The girl stared up at her with numb shock.

"I could teach you to weave," Mother offered, "and help you raise your son. At any rate, you're staying here tonight."

The girl stayed and learned to weave. Food and supplies were tighter than ever for a while, but Gwaine and Nelda were used to making do. After that, their doors were always open.

By the time Gwaine was seventeen, Nelda had married a wandering circusmaster with a flair for the dramatic and compassion for the fallen that mirrored hers and left on her own merry way. Their mother was dead, gone younger than she should be but with a peaceful smile on her lips and contentment in her last words. And the weaving she had begun was carried on by a whole shopful of girls who had used to wear red dresses.

There was no use for Gwaine here. He set off to see the world.

Gwaine realized far faster than he wanted to that there were too many girls in red dresses. Too many girls hanging around the taverns, leaning up against men with emptiness in their eyes, selling everything they had to live.

Girls like these had been part of Gwaine's life for years, more his mother's and sister's to help than his, but the first time a girl in a red dress with weary eyes and a ghost of a smile leaned on his shoulder, his anger flared to life. She couldn't be more than fifteen.

Gwaine took her with him, but not for the reasons anyone expected. He took her all the way back to the weaver's shop he thought he had left. He gave her to the girls who had stood where she stood, and he watched life come back to her eyes and her smile turn real as she saw a way out.
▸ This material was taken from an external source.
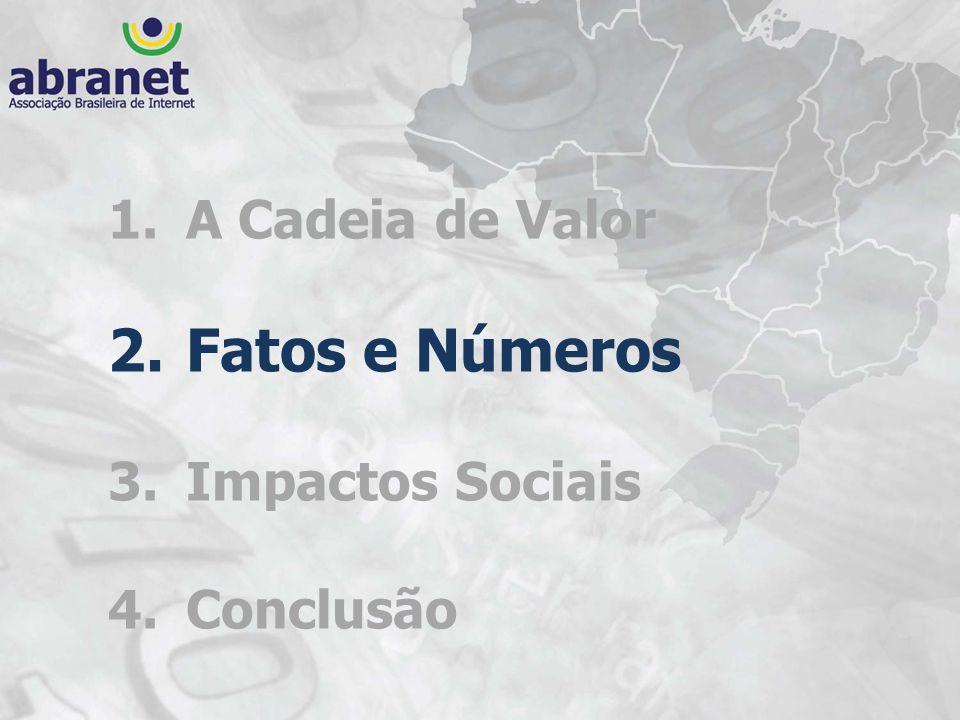 1.A Cadeia de Valor 2.Fatos e Números 3.Impactos Sociais 4.Conclusão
After that, Gwaine couldn't stop looking for the girls in red and looking to give them a way out. He worked where he could to pay his way – and so that he could pay for the girls he rescued to be set up in new lives, where they would have a way forward. He picked up tips on sword fighting from anyone willing to teach him, partly because he had been fascinated with swords since he was about seven and partly because he got into far too many altercations where swordplay was useful to know.

Most men who employed girls in red dresses took exception to Gwaine trying to rescue their girls. Gwaine took exception to their taking exception.

He couldn't take most of the girls back to the weaver's shop in Caerleon's kingdom, especially as his restlessness drove him further and further, led him to more and more taverns with less savory businesses going on underneath. He learned to scout around a bit in the towns, pick up the rhythms, try to find places that would be willing to take in his girls. He found that if he could ever find any girls who used to wear the red, they were often very ready to help him.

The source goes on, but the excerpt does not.